YOUR TASK: Rewrite the records from the start through the line containing "4.28 metres", replacing "green wing" with "green feather" and leaving everything else unchanged. Return only those lines.

Records of spatial reasoning questions:
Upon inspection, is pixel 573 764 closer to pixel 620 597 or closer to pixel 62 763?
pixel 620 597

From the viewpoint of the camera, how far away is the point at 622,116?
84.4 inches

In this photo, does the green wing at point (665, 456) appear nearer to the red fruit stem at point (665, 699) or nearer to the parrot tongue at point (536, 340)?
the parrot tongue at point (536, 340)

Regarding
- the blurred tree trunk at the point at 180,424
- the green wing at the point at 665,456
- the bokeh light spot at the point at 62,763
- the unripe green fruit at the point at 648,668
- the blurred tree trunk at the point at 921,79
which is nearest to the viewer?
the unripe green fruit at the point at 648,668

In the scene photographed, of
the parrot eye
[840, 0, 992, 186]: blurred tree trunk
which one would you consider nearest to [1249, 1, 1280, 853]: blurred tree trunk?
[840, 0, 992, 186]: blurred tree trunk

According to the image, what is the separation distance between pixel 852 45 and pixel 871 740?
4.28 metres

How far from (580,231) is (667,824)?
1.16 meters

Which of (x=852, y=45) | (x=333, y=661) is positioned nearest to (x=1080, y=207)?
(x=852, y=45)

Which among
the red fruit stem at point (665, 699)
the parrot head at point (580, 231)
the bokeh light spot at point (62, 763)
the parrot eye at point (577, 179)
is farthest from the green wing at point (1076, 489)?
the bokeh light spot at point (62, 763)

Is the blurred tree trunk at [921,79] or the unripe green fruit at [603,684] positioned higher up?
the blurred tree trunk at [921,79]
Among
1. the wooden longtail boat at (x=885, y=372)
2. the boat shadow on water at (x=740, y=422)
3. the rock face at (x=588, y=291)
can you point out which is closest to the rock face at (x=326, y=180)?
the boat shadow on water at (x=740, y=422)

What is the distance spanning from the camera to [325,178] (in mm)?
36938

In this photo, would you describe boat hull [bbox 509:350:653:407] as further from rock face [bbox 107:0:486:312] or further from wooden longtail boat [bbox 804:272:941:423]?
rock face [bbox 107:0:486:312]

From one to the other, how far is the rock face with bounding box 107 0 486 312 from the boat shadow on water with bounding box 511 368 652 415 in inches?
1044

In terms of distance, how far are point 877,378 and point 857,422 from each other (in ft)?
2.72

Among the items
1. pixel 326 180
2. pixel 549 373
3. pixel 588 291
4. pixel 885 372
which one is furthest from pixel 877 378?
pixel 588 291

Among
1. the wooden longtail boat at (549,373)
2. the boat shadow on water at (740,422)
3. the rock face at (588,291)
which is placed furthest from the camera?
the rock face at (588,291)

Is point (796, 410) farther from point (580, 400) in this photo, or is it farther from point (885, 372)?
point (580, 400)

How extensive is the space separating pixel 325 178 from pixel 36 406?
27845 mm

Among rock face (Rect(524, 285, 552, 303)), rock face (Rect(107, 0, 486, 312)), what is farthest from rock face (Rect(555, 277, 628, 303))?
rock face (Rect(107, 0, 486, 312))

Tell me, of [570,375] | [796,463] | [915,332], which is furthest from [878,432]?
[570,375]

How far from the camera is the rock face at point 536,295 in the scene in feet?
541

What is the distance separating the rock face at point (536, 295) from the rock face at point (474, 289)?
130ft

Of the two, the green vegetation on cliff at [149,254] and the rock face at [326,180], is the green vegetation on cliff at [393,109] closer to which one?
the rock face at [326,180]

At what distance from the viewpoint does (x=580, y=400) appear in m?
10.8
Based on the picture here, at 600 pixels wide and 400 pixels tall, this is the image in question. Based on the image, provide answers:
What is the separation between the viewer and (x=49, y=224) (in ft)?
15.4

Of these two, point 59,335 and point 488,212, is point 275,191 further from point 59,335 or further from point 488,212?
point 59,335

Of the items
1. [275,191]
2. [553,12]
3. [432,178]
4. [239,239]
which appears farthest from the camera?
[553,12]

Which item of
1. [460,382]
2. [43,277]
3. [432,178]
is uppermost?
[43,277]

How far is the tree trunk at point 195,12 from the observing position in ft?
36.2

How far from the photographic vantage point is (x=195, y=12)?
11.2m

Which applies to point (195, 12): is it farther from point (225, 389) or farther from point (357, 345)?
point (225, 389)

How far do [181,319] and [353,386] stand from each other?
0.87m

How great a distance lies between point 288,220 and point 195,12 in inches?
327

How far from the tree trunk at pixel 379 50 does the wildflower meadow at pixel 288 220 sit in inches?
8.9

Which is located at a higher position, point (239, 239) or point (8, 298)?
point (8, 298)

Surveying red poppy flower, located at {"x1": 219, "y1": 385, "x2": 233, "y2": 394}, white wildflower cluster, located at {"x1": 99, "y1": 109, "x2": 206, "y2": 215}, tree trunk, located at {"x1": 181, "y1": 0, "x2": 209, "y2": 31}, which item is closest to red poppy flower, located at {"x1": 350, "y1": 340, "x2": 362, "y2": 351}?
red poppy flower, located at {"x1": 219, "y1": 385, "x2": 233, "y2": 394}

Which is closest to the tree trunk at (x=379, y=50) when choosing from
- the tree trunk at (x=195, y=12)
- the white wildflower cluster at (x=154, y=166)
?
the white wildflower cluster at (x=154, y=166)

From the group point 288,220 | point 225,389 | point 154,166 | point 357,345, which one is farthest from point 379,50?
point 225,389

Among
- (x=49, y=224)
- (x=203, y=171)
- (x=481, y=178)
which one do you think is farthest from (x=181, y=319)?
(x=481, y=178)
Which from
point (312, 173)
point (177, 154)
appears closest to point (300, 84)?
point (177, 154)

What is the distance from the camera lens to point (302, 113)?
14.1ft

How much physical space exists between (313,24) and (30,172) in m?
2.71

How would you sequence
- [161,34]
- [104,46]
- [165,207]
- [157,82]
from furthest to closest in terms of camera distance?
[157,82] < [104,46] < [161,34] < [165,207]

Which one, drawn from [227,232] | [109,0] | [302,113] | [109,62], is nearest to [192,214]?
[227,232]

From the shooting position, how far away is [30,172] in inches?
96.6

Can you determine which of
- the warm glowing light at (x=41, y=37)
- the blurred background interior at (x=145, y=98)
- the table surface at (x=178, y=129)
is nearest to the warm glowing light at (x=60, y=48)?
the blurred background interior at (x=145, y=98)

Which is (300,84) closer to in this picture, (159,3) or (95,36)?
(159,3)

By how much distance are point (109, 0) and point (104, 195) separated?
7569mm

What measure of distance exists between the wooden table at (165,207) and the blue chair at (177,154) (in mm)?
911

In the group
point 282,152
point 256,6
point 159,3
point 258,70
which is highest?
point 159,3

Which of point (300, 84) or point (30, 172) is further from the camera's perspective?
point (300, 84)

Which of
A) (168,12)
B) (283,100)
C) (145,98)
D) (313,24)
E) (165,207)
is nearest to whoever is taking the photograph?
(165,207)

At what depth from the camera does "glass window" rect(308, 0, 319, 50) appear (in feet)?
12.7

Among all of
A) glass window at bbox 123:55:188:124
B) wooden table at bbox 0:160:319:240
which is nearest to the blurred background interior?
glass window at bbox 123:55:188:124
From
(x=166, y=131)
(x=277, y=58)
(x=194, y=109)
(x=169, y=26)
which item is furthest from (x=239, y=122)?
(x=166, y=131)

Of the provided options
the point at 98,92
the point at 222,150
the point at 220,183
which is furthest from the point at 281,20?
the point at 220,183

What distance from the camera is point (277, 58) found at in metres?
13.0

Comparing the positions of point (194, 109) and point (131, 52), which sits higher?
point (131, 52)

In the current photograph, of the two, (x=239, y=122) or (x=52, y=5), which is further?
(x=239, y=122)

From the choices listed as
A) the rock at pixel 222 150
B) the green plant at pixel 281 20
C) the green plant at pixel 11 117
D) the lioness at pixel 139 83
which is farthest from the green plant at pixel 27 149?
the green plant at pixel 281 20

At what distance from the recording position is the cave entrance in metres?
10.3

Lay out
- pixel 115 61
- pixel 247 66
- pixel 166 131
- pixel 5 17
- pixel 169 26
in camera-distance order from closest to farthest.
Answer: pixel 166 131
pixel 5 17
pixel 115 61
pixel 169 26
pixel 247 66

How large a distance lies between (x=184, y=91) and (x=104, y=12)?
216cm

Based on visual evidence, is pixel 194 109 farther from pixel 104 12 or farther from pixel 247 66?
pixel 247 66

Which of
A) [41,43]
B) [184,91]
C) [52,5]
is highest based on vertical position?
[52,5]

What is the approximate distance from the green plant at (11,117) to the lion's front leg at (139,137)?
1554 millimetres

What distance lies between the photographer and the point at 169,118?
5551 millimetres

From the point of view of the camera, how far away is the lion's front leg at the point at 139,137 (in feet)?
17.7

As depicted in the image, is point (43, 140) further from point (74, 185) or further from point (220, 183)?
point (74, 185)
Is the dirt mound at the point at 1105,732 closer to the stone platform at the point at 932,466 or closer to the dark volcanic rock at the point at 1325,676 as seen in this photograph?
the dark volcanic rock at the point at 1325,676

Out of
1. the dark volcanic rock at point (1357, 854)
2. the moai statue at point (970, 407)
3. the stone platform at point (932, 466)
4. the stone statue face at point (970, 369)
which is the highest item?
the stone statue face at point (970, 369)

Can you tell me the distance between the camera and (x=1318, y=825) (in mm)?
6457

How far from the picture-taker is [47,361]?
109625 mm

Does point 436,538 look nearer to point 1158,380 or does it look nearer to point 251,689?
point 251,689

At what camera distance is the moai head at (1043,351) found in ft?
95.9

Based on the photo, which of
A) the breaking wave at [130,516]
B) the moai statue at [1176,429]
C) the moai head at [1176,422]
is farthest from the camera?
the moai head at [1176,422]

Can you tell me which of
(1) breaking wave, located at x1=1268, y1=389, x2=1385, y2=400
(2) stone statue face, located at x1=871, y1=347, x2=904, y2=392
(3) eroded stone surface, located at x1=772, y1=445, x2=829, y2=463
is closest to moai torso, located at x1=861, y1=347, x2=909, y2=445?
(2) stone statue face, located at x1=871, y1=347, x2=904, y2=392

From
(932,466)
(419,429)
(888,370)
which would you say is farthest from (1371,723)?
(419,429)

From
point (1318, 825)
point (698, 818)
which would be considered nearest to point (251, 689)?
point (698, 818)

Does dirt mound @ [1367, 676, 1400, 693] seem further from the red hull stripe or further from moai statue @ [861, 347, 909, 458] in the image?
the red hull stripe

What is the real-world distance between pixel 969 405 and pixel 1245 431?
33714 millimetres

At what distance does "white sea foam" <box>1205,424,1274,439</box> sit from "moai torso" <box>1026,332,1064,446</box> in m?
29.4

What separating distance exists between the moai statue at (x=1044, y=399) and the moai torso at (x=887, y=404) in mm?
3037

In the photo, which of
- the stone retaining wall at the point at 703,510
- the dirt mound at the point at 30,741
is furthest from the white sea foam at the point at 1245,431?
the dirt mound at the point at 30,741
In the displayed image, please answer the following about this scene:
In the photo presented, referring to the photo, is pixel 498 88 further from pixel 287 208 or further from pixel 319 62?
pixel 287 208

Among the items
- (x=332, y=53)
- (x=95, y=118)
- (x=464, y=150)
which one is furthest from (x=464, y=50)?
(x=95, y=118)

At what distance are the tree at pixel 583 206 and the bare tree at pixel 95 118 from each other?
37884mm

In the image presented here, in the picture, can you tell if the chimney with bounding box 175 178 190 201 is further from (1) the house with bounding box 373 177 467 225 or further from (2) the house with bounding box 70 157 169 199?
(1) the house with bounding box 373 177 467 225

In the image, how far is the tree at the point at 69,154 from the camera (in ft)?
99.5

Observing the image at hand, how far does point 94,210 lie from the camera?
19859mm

ANSWER:
Upon inspection, is pixel 573 764 closer to pixel 620 597 or closer to pixel 62 763?
pixel 620 597

From the viewpoint of the camera, how far away is the point at 622,116?
84.4 inches

In this photo, does the green feather at point (665, 456) appear nearer to the red fruit stem at point (665, 699) or nearer to the parrot tongue at point (536, 340)?
the parrot tongue at point (536, 340)

Regarding
- the blurred tree trunk at the point at 180,424
- the green feather at the point at 665,456
- the bokeh light spot at the point at 62,763
- the unripe green fruit at the point at 648,668
- the blurred tree trunk at the point at 921,79
which is nearest to the viewer?
the unripe green fruit at the point at 648,668

In the scene photographed, of
the parrot eye
[840, 0, 992, 186]: blurred tree trunk
which one would you consider nearest to [1249, 1, 1280, 853]: blurred tree trunk?
[840, 0, 992, 186]: blurred tree trunk

According to the image, what is the separation distance between pixel 852 45 and pixel 871 740?
4.28 metres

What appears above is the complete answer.